| WORK INSTRUCTION |
All entries must come back exactly as given, with no pictures in the copy.

(Beginning of EXCERPTED DATA)

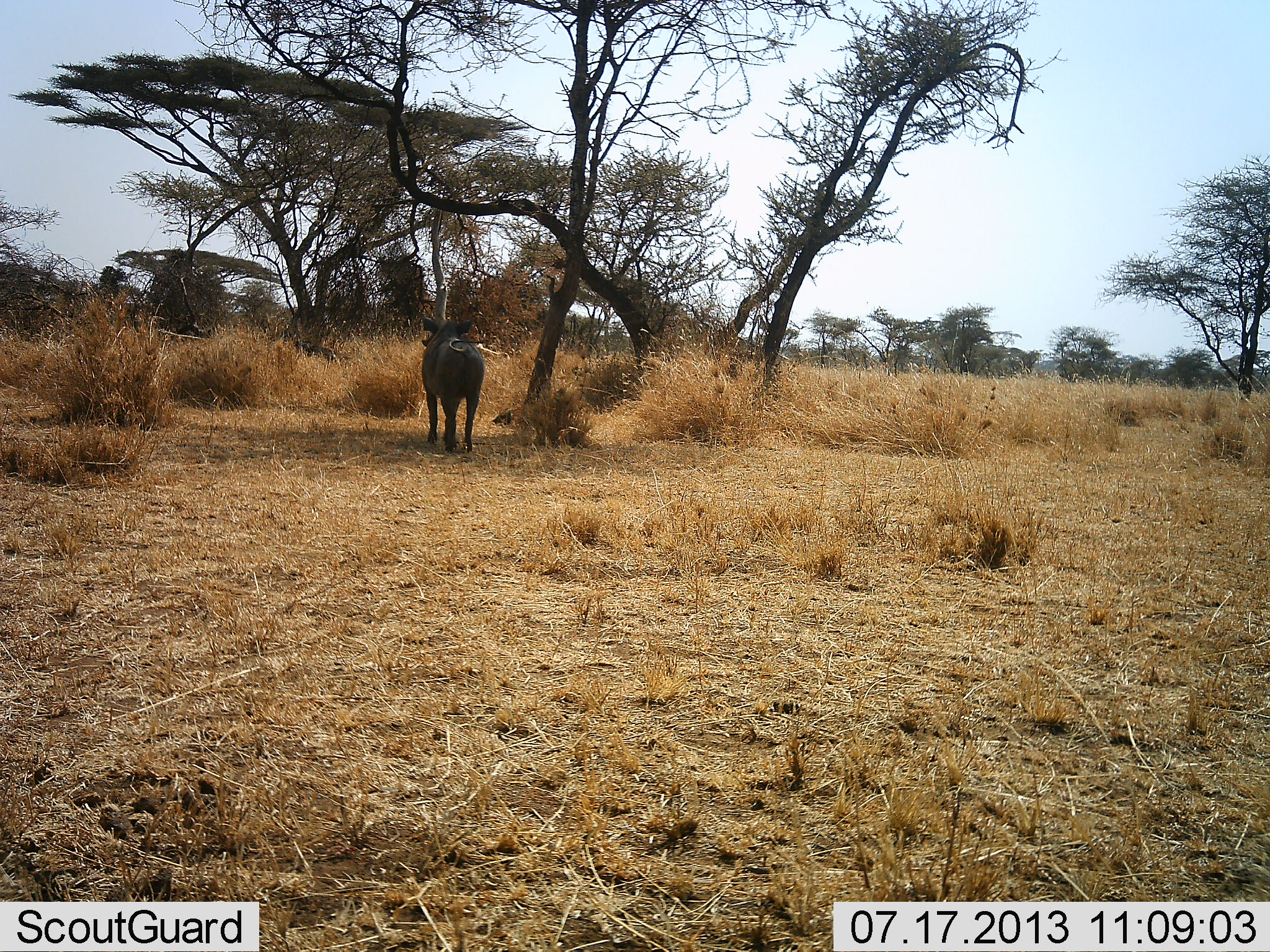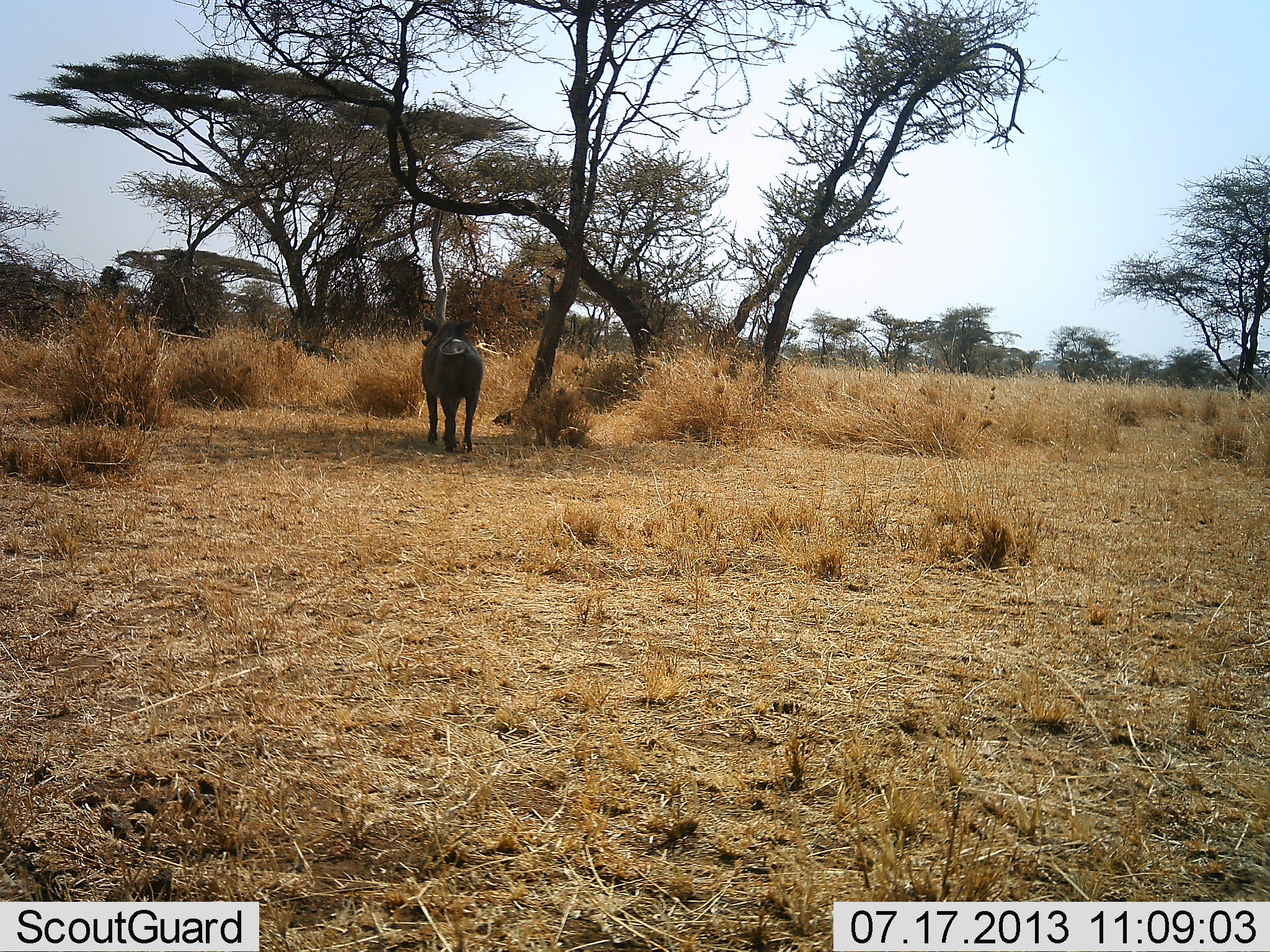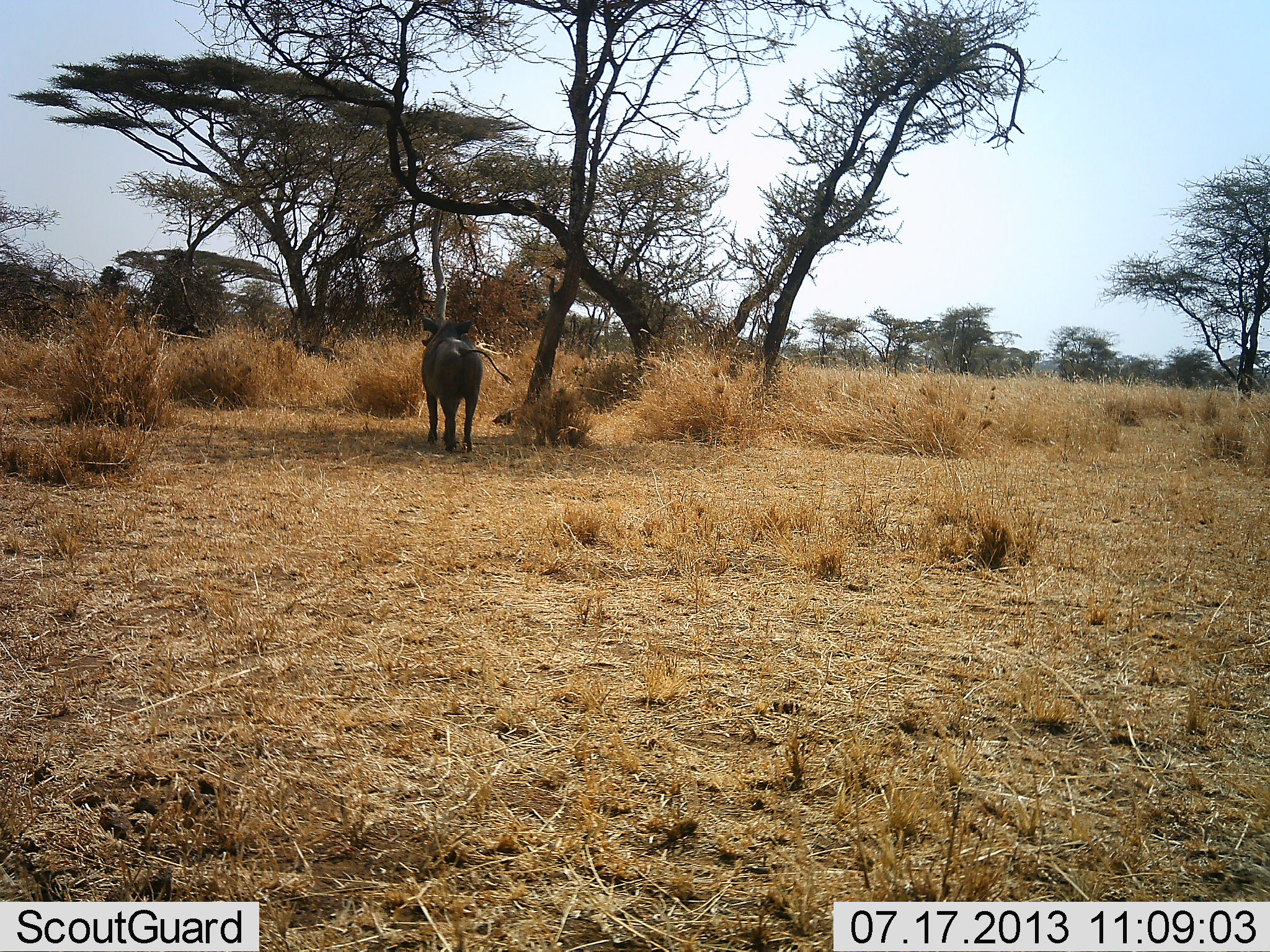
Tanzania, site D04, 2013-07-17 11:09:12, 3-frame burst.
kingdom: Animalia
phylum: Chordata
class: Mammalia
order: Artiodactyla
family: Suidae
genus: Phacochoerus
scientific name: Phacochoerus africanus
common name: warthog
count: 1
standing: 100%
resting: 10%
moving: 0%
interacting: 0%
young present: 0%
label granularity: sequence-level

(End of EXCERPTED DATA)

| YOUR SOLUTION |
Tanzania, site D04, 2013-07-17 11:09:12, 3-frame burst.
kingdom: Animalia
phylum: Chordata
class: Mammalia
order: Artiodactyla
family: Suidae
genus: Phacochoerus
scientific name: Phacochoerus africanus
common name: warthog
count: 1
standing: 100%
resting: 10%
moving: 0%
interacting: 0%
young present: 0%
label granularity: sequence-level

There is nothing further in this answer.